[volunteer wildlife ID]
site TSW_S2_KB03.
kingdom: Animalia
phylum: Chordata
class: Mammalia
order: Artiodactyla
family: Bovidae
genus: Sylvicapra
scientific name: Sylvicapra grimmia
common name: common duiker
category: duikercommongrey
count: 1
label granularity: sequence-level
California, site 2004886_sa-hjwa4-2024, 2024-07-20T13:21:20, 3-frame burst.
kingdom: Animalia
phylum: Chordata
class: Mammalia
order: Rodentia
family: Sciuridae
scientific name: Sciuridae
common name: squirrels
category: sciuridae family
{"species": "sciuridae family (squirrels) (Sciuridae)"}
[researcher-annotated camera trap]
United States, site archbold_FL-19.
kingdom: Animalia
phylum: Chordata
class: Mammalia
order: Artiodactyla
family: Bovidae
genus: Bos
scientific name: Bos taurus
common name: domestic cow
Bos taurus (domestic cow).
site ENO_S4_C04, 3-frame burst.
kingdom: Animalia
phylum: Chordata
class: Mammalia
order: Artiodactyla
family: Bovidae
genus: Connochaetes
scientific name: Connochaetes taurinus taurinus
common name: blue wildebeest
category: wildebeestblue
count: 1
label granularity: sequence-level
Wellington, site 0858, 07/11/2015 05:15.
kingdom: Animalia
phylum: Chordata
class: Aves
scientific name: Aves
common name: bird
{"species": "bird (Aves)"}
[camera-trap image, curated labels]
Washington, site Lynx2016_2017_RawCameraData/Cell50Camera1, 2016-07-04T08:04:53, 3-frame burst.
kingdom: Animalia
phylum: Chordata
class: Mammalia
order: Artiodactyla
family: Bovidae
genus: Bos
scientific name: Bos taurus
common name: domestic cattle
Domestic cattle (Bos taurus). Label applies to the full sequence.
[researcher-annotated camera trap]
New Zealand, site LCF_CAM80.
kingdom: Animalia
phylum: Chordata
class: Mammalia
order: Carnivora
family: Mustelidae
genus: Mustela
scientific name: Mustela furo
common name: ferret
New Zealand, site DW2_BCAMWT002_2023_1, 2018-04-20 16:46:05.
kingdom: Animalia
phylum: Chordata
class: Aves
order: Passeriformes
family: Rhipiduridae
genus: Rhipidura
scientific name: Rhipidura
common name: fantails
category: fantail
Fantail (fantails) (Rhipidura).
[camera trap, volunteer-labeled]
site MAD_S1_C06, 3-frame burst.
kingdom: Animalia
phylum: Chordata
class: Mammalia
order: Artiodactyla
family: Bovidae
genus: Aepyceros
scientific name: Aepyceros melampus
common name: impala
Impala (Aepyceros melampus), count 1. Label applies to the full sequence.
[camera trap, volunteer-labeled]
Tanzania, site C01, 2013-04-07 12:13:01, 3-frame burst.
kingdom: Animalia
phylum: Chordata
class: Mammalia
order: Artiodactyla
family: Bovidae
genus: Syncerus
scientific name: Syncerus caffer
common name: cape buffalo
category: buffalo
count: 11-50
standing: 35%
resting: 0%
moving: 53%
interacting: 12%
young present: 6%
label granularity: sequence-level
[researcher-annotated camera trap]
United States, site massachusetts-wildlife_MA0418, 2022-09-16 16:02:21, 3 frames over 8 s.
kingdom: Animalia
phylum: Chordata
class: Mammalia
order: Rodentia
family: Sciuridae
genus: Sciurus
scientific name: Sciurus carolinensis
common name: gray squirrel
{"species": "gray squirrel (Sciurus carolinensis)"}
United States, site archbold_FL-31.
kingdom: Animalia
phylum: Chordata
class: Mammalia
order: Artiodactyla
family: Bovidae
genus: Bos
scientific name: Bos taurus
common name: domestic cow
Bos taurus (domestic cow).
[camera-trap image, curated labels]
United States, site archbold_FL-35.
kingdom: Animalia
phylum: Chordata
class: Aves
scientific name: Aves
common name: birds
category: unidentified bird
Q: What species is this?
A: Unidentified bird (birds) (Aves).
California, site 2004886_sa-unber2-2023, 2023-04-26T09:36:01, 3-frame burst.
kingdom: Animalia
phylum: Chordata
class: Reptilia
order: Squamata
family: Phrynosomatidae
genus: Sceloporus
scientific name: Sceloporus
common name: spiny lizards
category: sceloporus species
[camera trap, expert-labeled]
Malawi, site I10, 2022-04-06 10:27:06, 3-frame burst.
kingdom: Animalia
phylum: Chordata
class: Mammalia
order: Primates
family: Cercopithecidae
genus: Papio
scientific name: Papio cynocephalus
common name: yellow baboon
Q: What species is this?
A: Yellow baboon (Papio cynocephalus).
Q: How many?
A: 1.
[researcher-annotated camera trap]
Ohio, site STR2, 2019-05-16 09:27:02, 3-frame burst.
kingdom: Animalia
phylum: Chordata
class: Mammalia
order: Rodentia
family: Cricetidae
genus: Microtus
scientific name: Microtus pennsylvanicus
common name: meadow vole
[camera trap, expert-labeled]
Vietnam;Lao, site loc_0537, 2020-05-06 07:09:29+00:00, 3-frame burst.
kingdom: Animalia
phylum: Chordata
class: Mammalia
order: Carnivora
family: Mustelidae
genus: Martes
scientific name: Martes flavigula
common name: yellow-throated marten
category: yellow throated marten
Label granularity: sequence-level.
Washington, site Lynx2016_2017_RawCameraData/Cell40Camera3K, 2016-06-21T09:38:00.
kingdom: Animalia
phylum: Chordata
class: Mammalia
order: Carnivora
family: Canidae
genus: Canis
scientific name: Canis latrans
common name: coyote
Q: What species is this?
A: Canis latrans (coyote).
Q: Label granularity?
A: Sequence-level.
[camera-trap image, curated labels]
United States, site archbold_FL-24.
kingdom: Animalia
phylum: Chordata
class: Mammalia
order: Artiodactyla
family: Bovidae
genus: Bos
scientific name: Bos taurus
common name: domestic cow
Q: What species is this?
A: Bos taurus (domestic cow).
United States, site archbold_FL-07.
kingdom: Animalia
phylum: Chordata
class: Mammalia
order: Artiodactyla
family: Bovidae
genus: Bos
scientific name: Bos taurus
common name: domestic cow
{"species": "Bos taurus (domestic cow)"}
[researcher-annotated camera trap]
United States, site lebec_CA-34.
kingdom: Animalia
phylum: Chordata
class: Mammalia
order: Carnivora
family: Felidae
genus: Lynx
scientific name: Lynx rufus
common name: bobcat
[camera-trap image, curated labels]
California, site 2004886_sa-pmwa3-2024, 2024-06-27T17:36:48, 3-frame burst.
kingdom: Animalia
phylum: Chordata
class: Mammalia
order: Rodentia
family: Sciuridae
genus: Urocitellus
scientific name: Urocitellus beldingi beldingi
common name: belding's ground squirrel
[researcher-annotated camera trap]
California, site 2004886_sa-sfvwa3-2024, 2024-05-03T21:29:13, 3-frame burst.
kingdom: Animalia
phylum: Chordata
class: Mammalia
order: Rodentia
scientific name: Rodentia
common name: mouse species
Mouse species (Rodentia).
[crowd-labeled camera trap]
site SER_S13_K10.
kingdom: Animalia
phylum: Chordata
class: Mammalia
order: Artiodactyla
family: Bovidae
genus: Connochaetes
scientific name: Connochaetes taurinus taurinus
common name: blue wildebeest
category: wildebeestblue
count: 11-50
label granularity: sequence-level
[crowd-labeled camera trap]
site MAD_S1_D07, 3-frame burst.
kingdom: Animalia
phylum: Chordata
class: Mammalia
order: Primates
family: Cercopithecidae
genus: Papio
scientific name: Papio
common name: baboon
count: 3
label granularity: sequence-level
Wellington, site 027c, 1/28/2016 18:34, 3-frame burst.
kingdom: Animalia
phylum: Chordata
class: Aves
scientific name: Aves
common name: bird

▬▬▬▬▬▬

▶ _Exercise details_
Nothing may be left out. Copy each line of the listing exactly.

▶ _Result of the task_
[volunteer wildlife ID]
site TSW_S2_KB03.
kingdom: Animalia
phylum: Chordata
class: Mammalia
order: Artiodactyla
family: Bovidae
genus: Sylvicapra
scientific name: Sylvicapra grimmia
common name: common duiker
category: duikercommongrey
count: 1
label granularity: sequence-level
California, site 2004886_sa-hjwa4-2024, 2024-07-20T13:21:20, 3-frame burst.
kingdom: Animalia
phylum: Chordata
class: Mammalia
order: Rodentia
family: Sciuridae
scientific name: Sciuridae
common name: squirrels
category: sciuridae family
{"species": "sciuridae family (squirrels) (Sciuridae)"}
[researcher-annotated camera trap]
United States, site archbold_FL-19.
kingdom: Animalia
phylum: Chordata
class: Mammalia
order: Artiodactyla
family: Bovidae
genus: Bos
scientific name: Bos taurus
common name: domestic cow
Bos taurus (domestic cow).
site ENO_S4_C04, 3-frame burst.
kingdom: Animalia
phylum: Chordata
class: Mammalia
order: Artiodactyla
family: Bovidae
genus: Connochaetes
scientific name: Connochaetes taurinus taurinus
common name: blue wildebeest
category: wildebeestblue
count: 1
label granularity: sequence-level
Wellington, site 0858, 07/11/2015 05:15.
kingdom: Animalia
phylum: Chordata
class: Aves
scientific name: Aves
common name: bird
{"species": "bird (Aves)"}
[camera-trap image, curated labels]
Washington, site Lynx2016_2017_RawCameraData/Cell50Camera1, 2016-07-04T08:04:53, 3-frame burst.
kingdom: Animalia
phylum: Chordata
class: Mammalia
order: Artiodactyla
family: Bovidae
genus: Bos
scientific name: Bos taurus
common name: domestic cattle
Domestic cattle (Bos taurus). Label applies to the full sequence.
[researcher-annotated camera trap]
New Zealand, site LCF_CAM80.
kingdom: Animalia
phylum: Chordata
class: Mammalia
order: Carnivora
family: Mustelidae
genus: Mustela
scientific name: Mustela furo
common name: ferret
New Zealand, site DW2_BCAMWT002_2023_1, 2018-04-20 16:46:05.
kingdom: Animalia
phylum: Chordata
class: Aves
order: Passeriformes
family: Rhipiduridae
genus: Rhipidura
scientific name: Rhipidura
common name: fantails
category: fantail
Fantail (fantails) (Rhipidura).
[camera trap, volunteer-labeled]
site MAD_S1_C06, 3-frame burst.
kingdom: Animalia
phylum: Chordata
class: Mammalia
order: Artiodactyla
family: Bovidae
genus: Aepyceros
scientific name: Aepyceros melampus
common name: impala
Impala (Aepyceros melampus), count 1. Label applies to the full sequence.
[camera trap, volunteer-labeled]
Tanzania, site C01, 2013-04-07 12:13:01, 3-frame burst.
kingdom: Animalia
phylum: Chordata
class: Mammalia
order: Artiodactyla
family: Bovidae
genus: Syncerus
scientific name: Syncerus caffer
common name: cape buffalo
category: buffalo
count: 11-50
standing: 35%
resting: 0%
moving: 53%
interacting: 12%
young present: 6%
label granularity: sequence-level
[researcher-annotated camera trap]
United States, site massachusetts-wildlife_MA0418, 2022-09-16 16:02:21, 3 frames over 8 s.
kingdom: Animalia
phylum: Chordata
class: Mammalia
order: Rodentia
family: Sciuridae
genus: Sciurus
scientific name: Sciurus carolinensis
common name: gray squirrel
{"species": "gray squirrel (Sciurus carolinensis)"}
United States, site archbold_FL-31.
kingdom: Animalia
phylum: Chordata
class: Mammalia
order: Artiodactyla
family: Bovidae
genus: Bos
scientific name: Bos taurus
common name: domestic cow
Bos taurus (domestic cow).
[camera-trap image, curated labels]
United States, site archbold_FL-35.
kingdom: Animalia
phylum: Chordata
class: Aves
scientific name: Aves
common name: birds
category: unidentified bird
Q: What species is this?
A: Unidentified bird (birds) (Aves).
California, site 2004886_sa-unber2-2023, 2023-04-26T09:36:01, 3-frame burst.
kingdom: Animalia
phylum: Chordata
class: Reptilia
order: Squamata
family: Phrynosomatidae
genus: Sceloporus
scientific name: Sceloporus
common name: spiny lizards
category: sceloporus species
[camera trap, expert-labeled]
Malawi, site I10, 2022-04-06 10:27:06, 3-frame burst.
kingdom: Animalia
phylum: Chordata
class: Mammalia
order: Primates
family: Cercopithecidae
genus: Papio
scientific name: Papio cynocephalus
common name: yellow baboon
Q: What species is this?
A: Yellow baboon (Papio cynocephalus).
Q: How many?
A: 1.
[researcher-annotated camera trap]
Ohio, site STR2, 2019-05-16 09:27:02, 3-frame burst.
kingdom: Animalia
phylum: Chordata
class: Mammalia
order: Rodentia
family: Cricetidae
genus: Microtus
scientific name: Microtus pennsylvanicus
common name: meadow vole
[camera trap, expert-labeled]
Vietnam;Lao, site loc_0537, 2020-05-06 07:09:29+00:00, 3-frame burst.
kingdom: Animalia
phylum: Chordata
class: Mammalia
order: Carnivora
family: Mustelidae
genus: Martes
scientific name: Martes flavigula
common name: yellow-throated marten
category: yellow throated marten
Label granularity: sequence-level.
Washington, site Lynx2016_2017_RawCameraData/Cell40Camera3K, 2016-06-21T09:38:00.
kingdom: Animalia
phylum: Chordata
class: Mammalia
order: Carnivora
family: Canidae
genus: Canis
scientific name: Canis latrans
common name: coyote
Q: What species is this?
A: Canis latrans (coyote).
Q: Label granularity?
A: Sequence-level.
[camera-trap image, curated labels]
United States, site archbold_FL-24.
kingdom: Animalia
phylum: Chordata
class: Mammalia
order: Artiodactyla
family: Bovidae
genus: Bos
scientific name: Bos taurus
common name: domestic cow
Q: What species is this?
A: Bos taurus (domestic cow).
United States, site archbold_FL-07.
kingdom: Animalia
phylum: Chordata
class: Mammalia
order: Artiodactyla
family: Bovidae
genus: Bos
scientific name: Bos taurus
common name: domestic cow
{"species": "Bos taurus (domestic cow)"}
[researcher-annotated camera trap]
United States, site lebec_CA-34.
kingdom: Animalia
phylum: Chordata
class: Mammalia
order: Carnivora
family: Felidae
genus: Lynx
scientific name: Lynx rufus
common name: bobcat
[camera-trap image, curated labels]
California, site 2004886_sa-pmwa3-2024, 2024-06-27T17:36:48, 3-frame burst.
kingdom: Animalia
phylum: Chordata
class: Mammalia
order: Rodentia
family: Sciuridae
genus: Urocitellus
scientific name: Urocitellus beldingi beldingi
common name: belding's ground squirrel
[researcher-annotated camera trap]
California, site 2004886_sa-sfvwa3-2024, 2024-05-03T21:29:13, 3-frame burst.
kingdom: Animalia
phylum: Chordata
class: Mammalia
order: Rodentia
scientific name: Rodentia
common name: mouse species
Mouse species (Rodentia).
[crowd-labeled camera trap]
site SER_S13_K10.
kingdom: Animalia
phylum: Chordata
class: Mammalia
order: Artiodactyla
family: Bovidae
genus: Connochaetes
scientific name: Connochaetes taurinus taurinus
common name: blue wildebeest
category: wildebeestblue
count: 11-50
label granularity: sequence-level
[crowd-labeled camera trap]
site MAD_S1_D07, 3-frame burst.
kingdom: Animalia
phylum: Chordata
class: Mammalia
order: Primates
family: Cercopithecidae
genus: Papio
scientific name: Papio
common name: baboon
count: 3
label granularity: sequence-level
Wellington, site 027c, 1/28/2016 18:34, 3-frame burst.
kingdom: Animalia
phylum: Chordata
class: Aves
scientific name: Aves
common name: bird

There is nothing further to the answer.